El temazcal es un ritual perteneciente a la medicina tradicional empleada por los pueblos emplazados de Norte a Sur de la Cordillera de Los Andes.  Se realiza dentro de una estructura circular construida, por lo general, con ramas de sauce. En el centro se cava un pozo, que simboliza el útero materno, o el útero de la Madre Tierra, donde se ubicarán piedras volcánicas calientes en diferentes momentos del proceso. El temazcal posee una pequeña puerta de ingreso ubicada hacia el Este, y durante el trabajo se cubre con mantas hasta quedar completamente cerrado y a oscuras. Fuera del temazcal, se ubica un espacio sargado, donde se encenderá el Fuego para calentar las piedras. El cuidado del Fuego es una tarea fundamental realizada por la figura del Hombre de Fuego, quien antiguamente, se ocupaba además de proteger y cuidar el temazcal de posibles ataques.
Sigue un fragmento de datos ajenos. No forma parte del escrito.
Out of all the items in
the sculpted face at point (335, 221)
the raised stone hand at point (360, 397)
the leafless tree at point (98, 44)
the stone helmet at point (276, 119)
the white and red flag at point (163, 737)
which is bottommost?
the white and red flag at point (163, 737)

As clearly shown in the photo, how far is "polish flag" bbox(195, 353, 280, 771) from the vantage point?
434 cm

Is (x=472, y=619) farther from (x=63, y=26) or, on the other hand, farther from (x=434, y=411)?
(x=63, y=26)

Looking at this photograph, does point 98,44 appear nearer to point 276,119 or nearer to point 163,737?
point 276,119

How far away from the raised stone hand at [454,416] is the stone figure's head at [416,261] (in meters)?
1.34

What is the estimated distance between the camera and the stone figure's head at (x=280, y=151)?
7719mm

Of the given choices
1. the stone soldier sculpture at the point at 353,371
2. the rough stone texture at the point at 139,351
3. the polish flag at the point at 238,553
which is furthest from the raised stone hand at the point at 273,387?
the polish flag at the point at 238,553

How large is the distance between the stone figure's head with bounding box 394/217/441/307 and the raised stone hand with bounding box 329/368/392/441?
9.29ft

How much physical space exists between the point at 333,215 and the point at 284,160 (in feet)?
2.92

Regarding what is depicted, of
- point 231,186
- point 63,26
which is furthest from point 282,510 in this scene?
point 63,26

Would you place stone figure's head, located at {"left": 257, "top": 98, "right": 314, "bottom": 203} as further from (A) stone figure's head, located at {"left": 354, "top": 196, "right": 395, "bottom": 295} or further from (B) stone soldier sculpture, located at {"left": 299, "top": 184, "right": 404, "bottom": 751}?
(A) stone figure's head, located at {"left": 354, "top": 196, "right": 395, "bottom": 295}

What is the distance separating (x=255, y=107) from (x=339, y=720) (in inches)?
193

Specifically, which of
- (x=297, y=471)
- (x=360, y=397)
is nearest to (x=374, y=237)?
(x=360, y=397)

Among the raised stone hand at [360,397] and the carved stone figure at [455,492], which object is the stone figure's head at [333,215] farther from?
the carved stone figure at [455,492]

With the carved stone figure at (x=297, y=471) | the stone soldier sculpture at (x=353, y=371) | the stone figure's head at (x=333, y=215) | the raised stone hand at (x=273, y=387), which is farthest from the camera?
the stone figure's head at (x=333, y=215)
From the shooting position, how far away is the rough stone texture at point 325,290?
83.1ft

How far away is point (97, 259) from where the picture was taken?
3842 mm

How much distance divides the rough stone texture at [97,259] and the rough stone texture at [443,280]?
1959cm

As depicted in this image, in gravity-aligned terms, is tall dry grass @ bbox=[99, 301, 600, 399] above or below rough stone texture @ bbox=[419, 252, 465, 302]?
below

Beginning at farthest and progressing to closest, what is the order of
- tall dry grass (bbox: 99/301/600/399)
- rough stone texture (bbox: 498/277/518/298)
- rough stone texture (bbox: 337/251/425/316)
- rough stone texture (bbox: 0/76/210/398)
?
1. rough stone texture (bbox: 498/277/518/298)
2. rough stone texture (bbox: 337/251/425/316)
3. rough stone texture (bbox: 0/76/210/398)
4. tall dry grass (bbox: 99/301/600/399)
El curandero, o la persona encargada de “correr” el temazcal, como se dice habitualmente, será el responsable de iniciar el ritual con una invocación: la Invocación de las 7 direcciones. Invoca la presencia y protección de las energías provenientes de los 4 puntos cardinales, el corazón de la Tierra, el Cielo y el Centro de nuestro corazón.  Luego se procede al ingreso de los participantes de a uno, quienes son sahumados y ungidos con agua florida.

Los elementos centrales que participan de la ceremonia son: 1. los 4 elementos de la naturaleza (Tierra – Agua – Aire – Fuego), 2. Piedras volcánicas calientes, 3. Agua de hierbas medicinales ruda, alcanfor, menta, lavanda, suico),4. Íkaros, 5. Silencio, 6. Quietud. También se sopla tabaco y agua de flores. Antes del ingreso se toma una infusión de chañar, planta medicinal de la zona, que permite detener los pensamientos y enfocarse en el aquí y ahora.

El ritual se desarrolla en 4 Momentos o Puertas. En cada uno se trabaja con la energía esencial de un elemento y una intención. Los participantes tienen la oportunidad de expresar brevemente lo que van sintiendo en cada momento.

Puerta 1: Tierra. Presentación.

Puerta 2: Agua. Encuentro

Puerta 3: Aire. Renuncia

Puerta 4: Renacimiento

El trabajo posibilita una depuración del campo físico y mental, y una conexión con el plano emocional y espiritual.